• **Given passage**
Iterating to a Better Visualization

A few months ago I was presented with a visualization at work by a colleague who was very excited about it. They were adamant that I add it to the analytics package I was working on. I thought there were several problems with the visualization. In this post, I recount the iterations I went through to create what I think is a better visualization.

Where It All Began

All of the visualizations are trying to communicate the trade offs between two alternative set of projected cash flows. One, the baseline, is the set of cash flows which will occur if the client continues with their current policy unchanged. The alternative is the set of cash flows which is projected to occur if the client implements a new policy.

In the d_raw table, the delta column is the difference in the aggregate annual cash flows for the alternative policy and the baseline policy. I’m starting with the differences because that was the only data I had in the original visualization. The data below are not the same as the original but are analogous.

suppressPackageStartupMessages({
        library(tidyverse)
        library(glue)
        library(gt)
        })

d_raw <- tribble(
  ~py, ~delta,
  2018,  -248,
  2019,  -193,
  2020,  -121,
  2021,   -53,
  2022,   -19,
  2023,    75,
  2024,   222,
  2025,   310,
  2026,   425
)

d <- mutate(d_raw, 
            scenario = as.factor(case_when(delta > 0 ~ "alternative", 
                                           TRUE ~ "baseline")),
            label = glue("${abs(delta)}")
)
gt(d)

• **Set of tasks**
1 – Answer these questions about the post on iterating to a better visualization, one answer per line:
(a) What set of cash flows does the baseline represent?
(b) What does the delta column in the d_raw table hold?
(c) What delta value does the d_raw table give for 2026?
2 – In the visualization post, list every year in the d_raw table whose delta is negative.
3 – Write the next part of the post on iterating to a better visualization, starting after its last line of code.
The records that come after this are separate material.

• **Provided information**
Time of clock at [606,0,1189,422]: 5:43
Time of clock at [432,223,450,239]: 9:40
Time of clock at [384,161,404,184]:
---
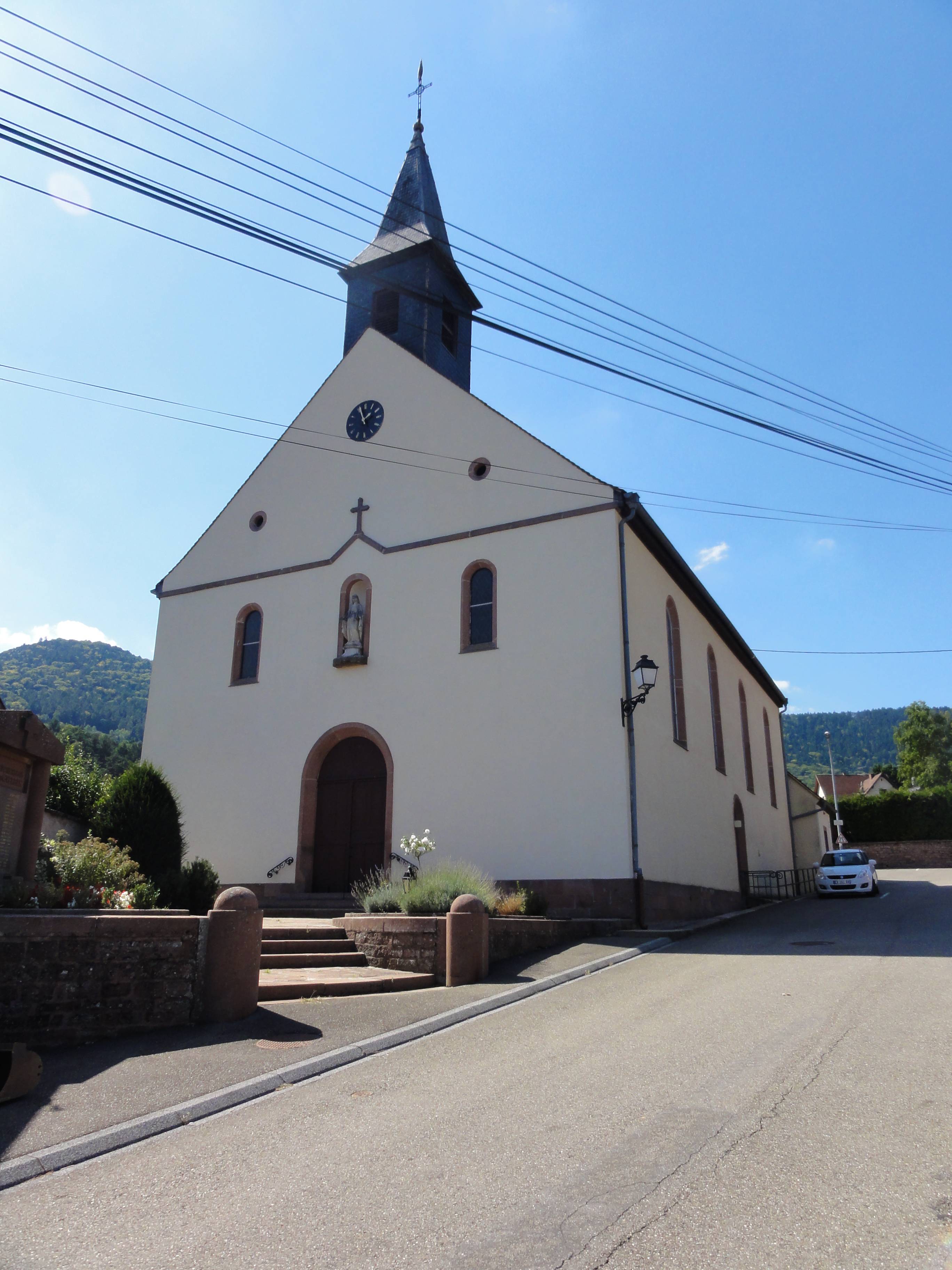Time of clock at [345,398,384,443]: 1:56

• **Results of the tasks**
1 –
(a) The baseline is the set of cash flows that will occur if the client continues with their current policy unchanged.
(b) The delta column holds the difference in the aggregate annual cash flows for the alternative policy and the baseline policy.
(c) 425

2 – 2018, 2019, 2020, 2021, 2022

3 –
pydeltascenariolabel
2018-248baseline$248
2019-193baseline$193
2020-121baseline$121
2021-53baseline$53
2022-19baseline$19
202375alternative$75
2024222alternative$222
2025310alternative$310
2026425alternative$425
ggplot(d, aes(x = py)) + 
        geom_point(aes(y = 1, size = abs(delta), color = scenario)) +
        scale_size(range = c(5, 22)) +
        geom_text(aes(y = 1, label = label)) + 
        scale_color_manual(values = c("#8EE5EE", "#AB82FF")) +
        geom_vline(xintercept = c(2022 + 2/3, 2025 + 2/3), 
                   linetype = "dashed") +
        geom_label(aes(x = 2022, y = 1.45, label = "Breakeven 68\nmonths")) +
        geom_label(aes(x = 2024.9, y = 1.45, 
                       label = "Realized gains\nbegin month 104")) +
        geom_segment(aes(x = 2017.5, xend = 2022.5, y = 1.2, yend = 1.2), 
                     color = "blue") +
        geom_text(aes(x = 2020, y = 1.27), 
                  label = paste0("$647k in capital invesment in the first\n", 
                                 "68  months needed to generate returns")) +
        scale_x_continuous(breaks = 2018:2026, name = "projection year") +
        scale_y_continuous(limits = c(0.5, 1.5)) +
        ggtitle("Projection of Future Cost: Baseline vs Alternative", 
                paste0("Annual difference in cost between ", 
                       "baseline scenario and alternative scenario")) +
        theme_classic() +
        guides(size = FALSE) +
        theme(legend.position = "bottom", 
              axis.title.y = element_blank(), 
              axis.text.y = element_blank())

The color indicates which scenario is the lowest cost scenario for a particular year. The magnitudes of the difference between the two cash flows is represented by the size of the bubble; negative values imply alternative scenario is more expensive. It is also used as the label at the center of each bubble. Two important points are called out on the annotation of the plot: the break even month (68) and the month where the cumulative cash flow differences becomes positive (104), that is when the the cumulative cash flows of the baseline policy exceed those of the alternative policy.

Why I think this visualization is not effective

When I first saw this visualization, it was not clear to me what information it was trying to make it easier for me to understand. A good data visualization should reduce the mental load of the viewer to gain understanding. I was eventually able to decipher what it was trying to communicate after looking at it for a while and reading the accompanying explanatory notes.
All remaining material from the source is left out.